- _Study text_:
# # # # #
Brain Metabolites and Temperature Changes in Obstructive Sleep Apnea Adults

PROJECT SUMMARY/ ABSTRACT Obstructive sleep apnea (OSA), a life-threatening condition, affects ~10% adults in the United States. The condition is accompanied by multiple symptoms (autonomic, breathing, mood, and cognition), which are linked to increased morbidity and mortality and decreased quality of life. The impaired functions likely result from

brain changes in sites that mediate these regulations, but the pathological mechanisms contributing to brain changes are unclear. Intermittent hypoxia (IH), a primary characteristic of OSA, induces oxidative stress, leading to excessive production of reactive oxygen species (ROS) that encourages neuroinflammation and

activates immune and glial cells; that sequence leads to regional increases in brain temperature, contributing to tissue damage. Moreover, IH induces mitochondrial dysfunction, altering metabolites, including the N-acetyl- aspartate (NAA; neuronal integrity), choline (Cho; membrane metabolism/integrity/turnover), creatine (Cr;

energy metabolism), myo-inositol (MI; astrocyte proliferation/osmotic balance), and lactate (Lac; anaerobic metabolism). Also, antioxidants, including glutathione (GSH) that plays a significant role against oxidative stress, regulate neuronal/cellular protection from excessive ROS. However, the distribution of regional brain

temperatures, metabolites, and antioxidant status in OSA is unknown, leaving a gap in knowledge of sources of injury that can be examined non-invasively with the 3D Echo Planar Spectroscopic Imaging (3D EPSI) and the MEshcher–GArwood Point RESolved Spectroscopy (MEGA-PRESS). Therefore, using 100 moderate-to-

severe OSA and 100 age- and sex-matched controls, the specific aims are to: 1) examine regional brain temperatures, using 3D EPSI, in OSA and controls; 2) assess whole-brain metabolites (NAA, Cho, Cr, MI, and Lac), using 3D EPSI, antioxidant (GSH) levels from the posterior and anterior cingulate and anterior insula,

using MEGA-PRESS, in OSA and controls; 3) determine the relationships between brain temperatures and Lac and MI levels with disease severity in OSA adults; and 4) assess regional brain temperature and metabolites changes, using 3D EPSI, after 6-months in OSA with and without continuous positive airway pressure (CPAP)

compliance. In summary, the objective is to examine IH-induced oxidative stress and mitochondrial dysfunction processes contributing to brain changes in OSA, reflected as changes in regional brain temperatures and metabolites, and antioxidant in multiple brain sites, links between brain temperature, metabolites, and disease

severity, and assess if the CPAP normalizes such changes in OSA. The findings have important implications for identifying interventions (nonsteroidal anti-inflammatory drugs, antioxidant, and Cr therapies as used in other conditions) to fully rescue brain changes in OSA with and without CPAP in those sites, which will benefit

to dysfunctions, especially in non-CPAP compliant OSA or no treatment, and could dramatically improve the morbidity, mortality, and life quality.
# # # # #
Using the sleep apnea abstract, mark each statement yes or no and quote the words that decide it: (a) the study plans to compare its OSA group with 100 age- and sex-matched controls; (b) glutathione levels are to be measured with 3D EPSI; (c) OSA affects about 20% of adults in the United States. The data that come next are from a different source.

- _Records shown_:
# # # # #
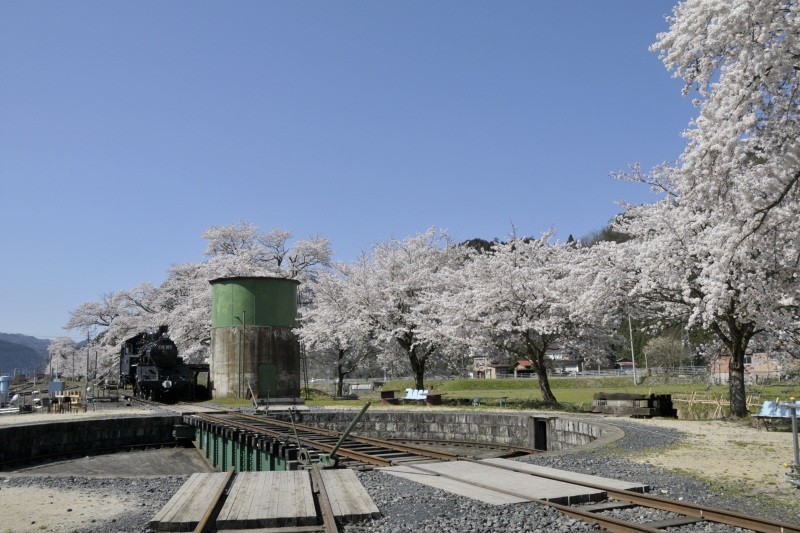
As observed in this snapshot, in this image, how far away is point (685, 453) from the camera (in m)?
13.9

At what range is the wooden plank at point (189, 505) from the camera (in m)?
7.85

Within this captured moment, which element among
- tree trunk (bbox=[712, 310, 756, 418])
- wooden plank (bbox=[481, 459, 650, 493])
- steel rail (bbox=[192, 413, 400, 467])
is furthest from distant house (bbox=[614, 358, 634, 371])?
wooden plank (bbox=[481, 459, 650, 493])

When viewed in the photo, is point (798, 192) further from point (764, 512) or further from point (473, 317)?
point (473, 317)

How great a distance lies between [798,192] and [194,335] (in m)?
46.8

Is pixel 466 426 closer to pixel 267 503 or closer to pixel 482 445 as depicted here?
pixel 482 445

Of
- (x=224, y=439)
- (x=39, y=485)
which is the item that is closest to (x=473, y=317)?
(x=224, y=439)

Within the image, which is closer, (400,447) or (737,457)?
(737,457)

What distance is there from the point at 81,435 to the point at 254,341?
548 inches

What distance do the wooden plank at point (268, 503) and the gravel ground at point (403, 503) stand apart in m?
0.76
# # # # #
- _Response below_:
(a) Yes: "100 age- and sex-matched controls"
(b) No: "using MEGA-PRESS, in OSA and controls"
(c) No: "affects ~10% adults in the United States"